*About this task*. Turn every line of the material below into a numbered list, dropping any blank lines and leaving out the pictures.
::::
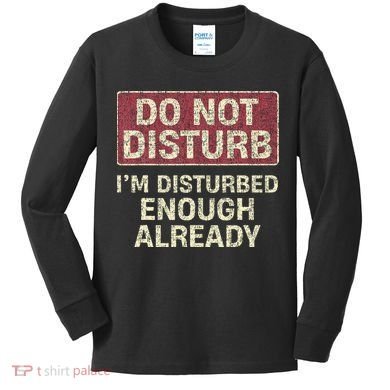 Do Not Disturb IM Disturbed Enough Already Sarcastic Kids Long Sleeve Shirt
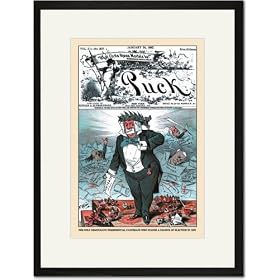 Black Framed/Matted Print 17x23, Puck Magazine: The Only Democratic Presidential Candidate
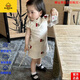 G.DUCKKIDS品牌童裝東方美女寶寶新中式國風(fēng)甜美櫻桃刺繡旗袍背心裙女童夏季 殷桃旗袍 80 均碼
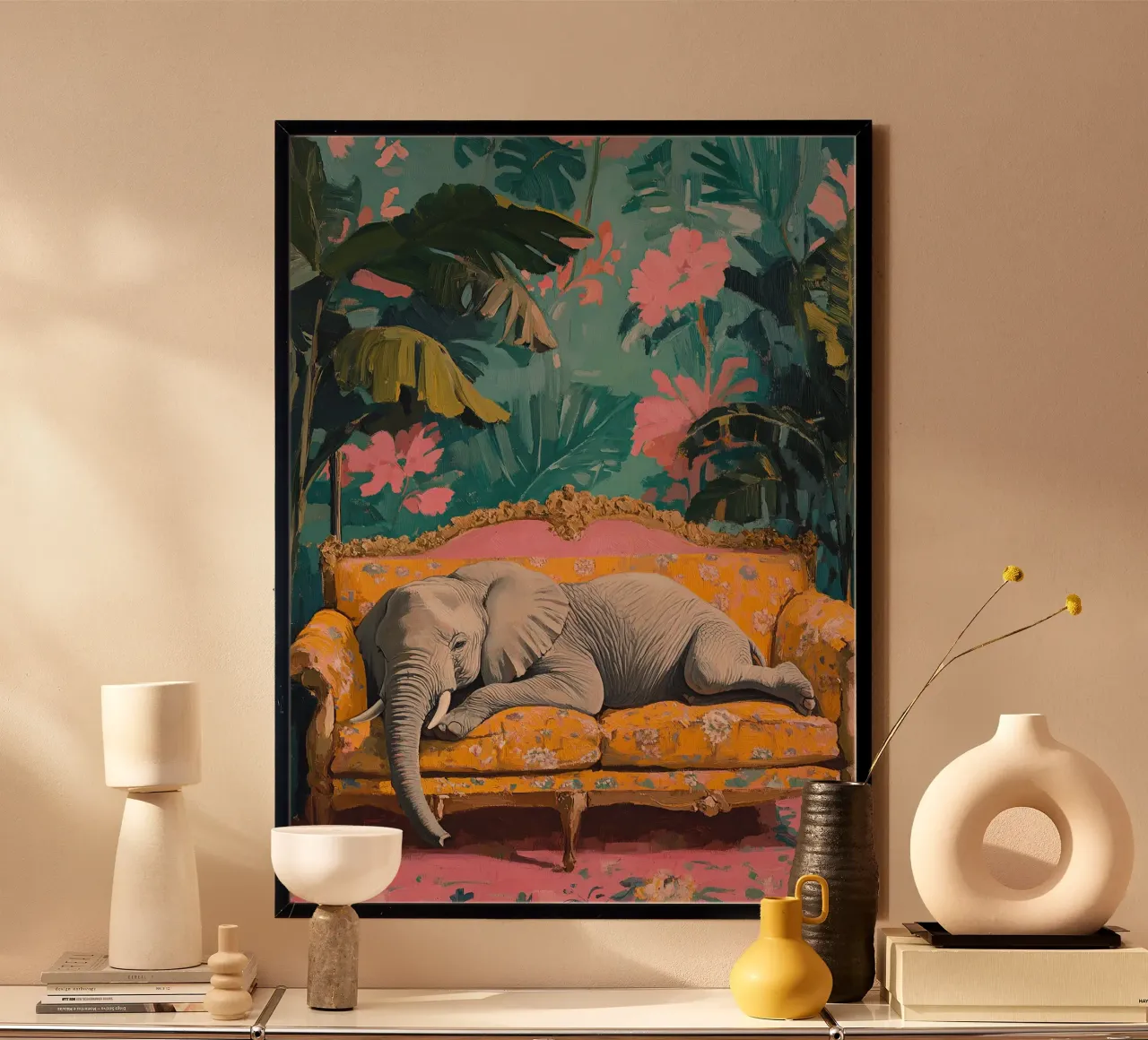 Eléphant : une heure de géant confortable poster de Nikis Art Studio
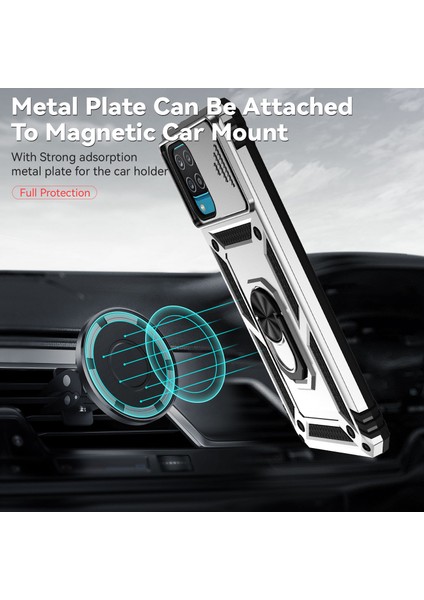 Samsung Galaxy A12 Için Halka Ayaklı ve Kayar Kamera Kapaklı Telefon Kılıf - Gümüş (Yurt Dışından) modelleri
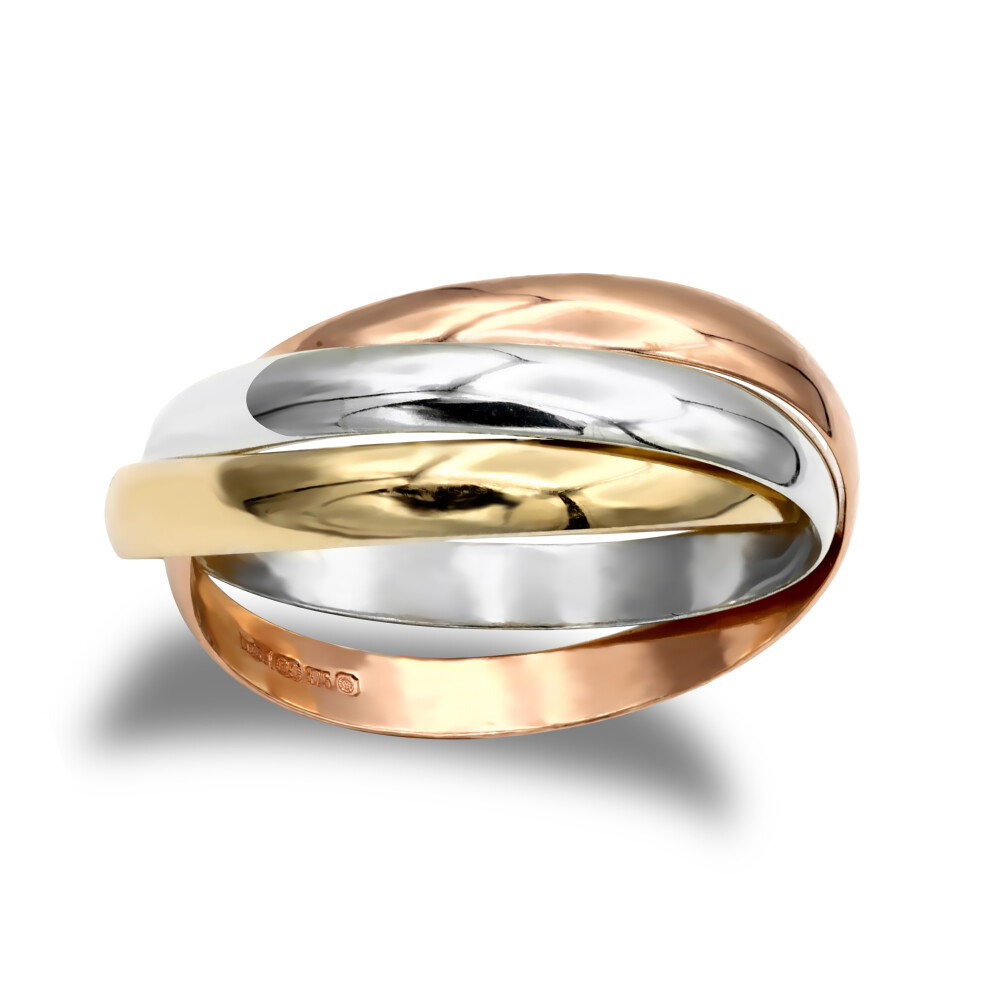 (T) Jewelco London Unisex Solid 9ct Yellow White and Rose Gold Interlocked 3mm Russian Wedding Ring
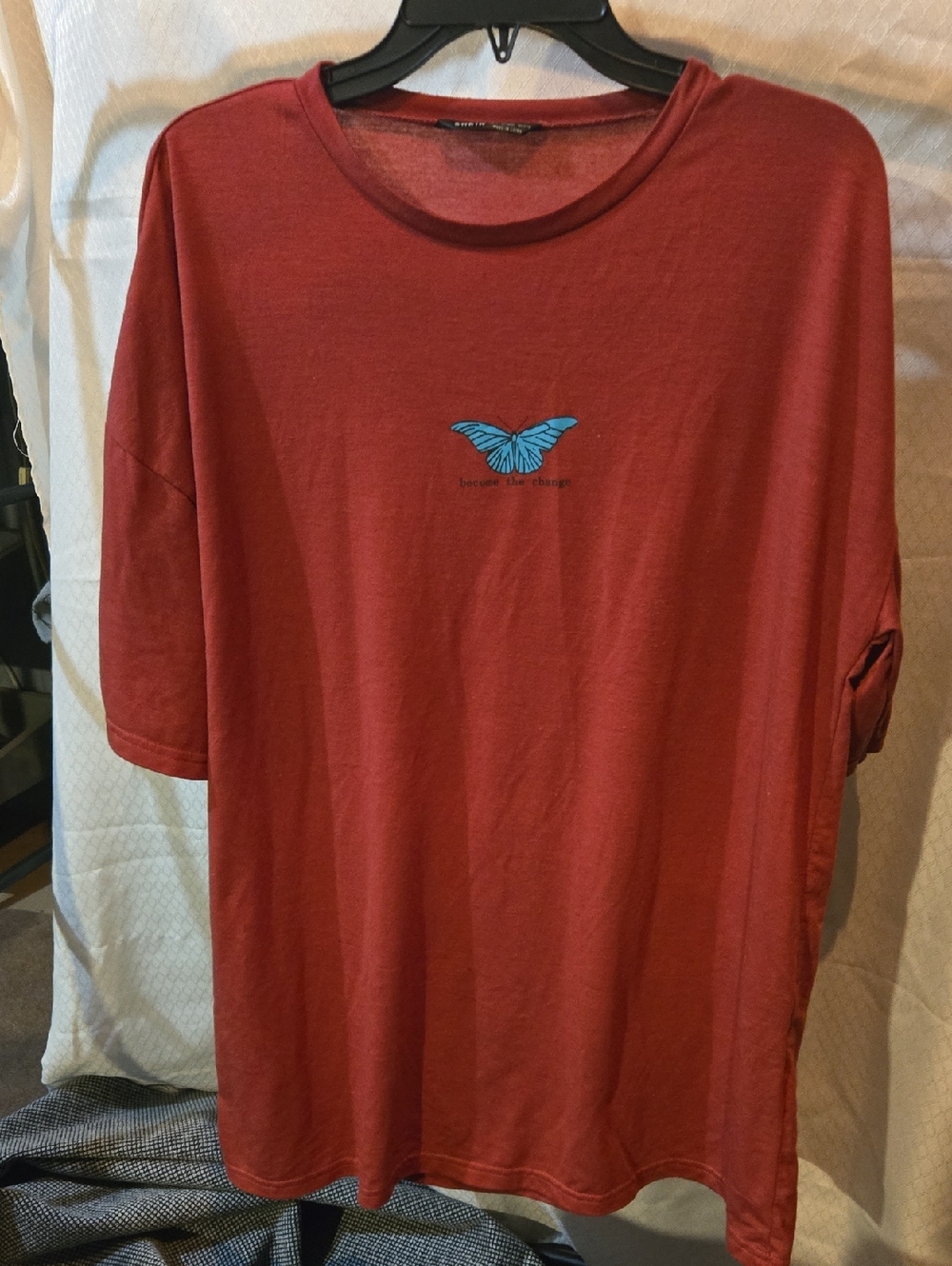 SHEIN Red Short Sleeve Tee with Blue Butterfly Chest Graphic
::::
*Reply to the exercise*.
1.  Do Not Disturb IM Disturbed Enough Already Sarcastic Kids Long Sleeve Shirt
2.  Black Framed/Matted Print 17x23, Puck Magazine: The Only Democratic Presidential Candidate
3.  G.DUCKKIDS品牌童裝東方美女寶寶新中式國風(fēng)甜美櫻桃刺繡旗袍背心裙女童夏季 殷桃旗袍 80 均碼
4.  Eléphant : une heure de géant confortable poster de Nikis Art Studio
5.  Samsung Galaxy A12 Için Halka Ayaklı ve Kayar Kamera Kapaklı Telefon Kılıf - Gümüş (Yurt Dışından) modelleri
6.  (T) Jewelco London Unisex Solid 9ct Yellow White and Rose Gold Interlocked 3mm Russian Wedding Ring
7.  SHEIN Red Short Sleeve Tee with Blue Butterfly Chest Graphic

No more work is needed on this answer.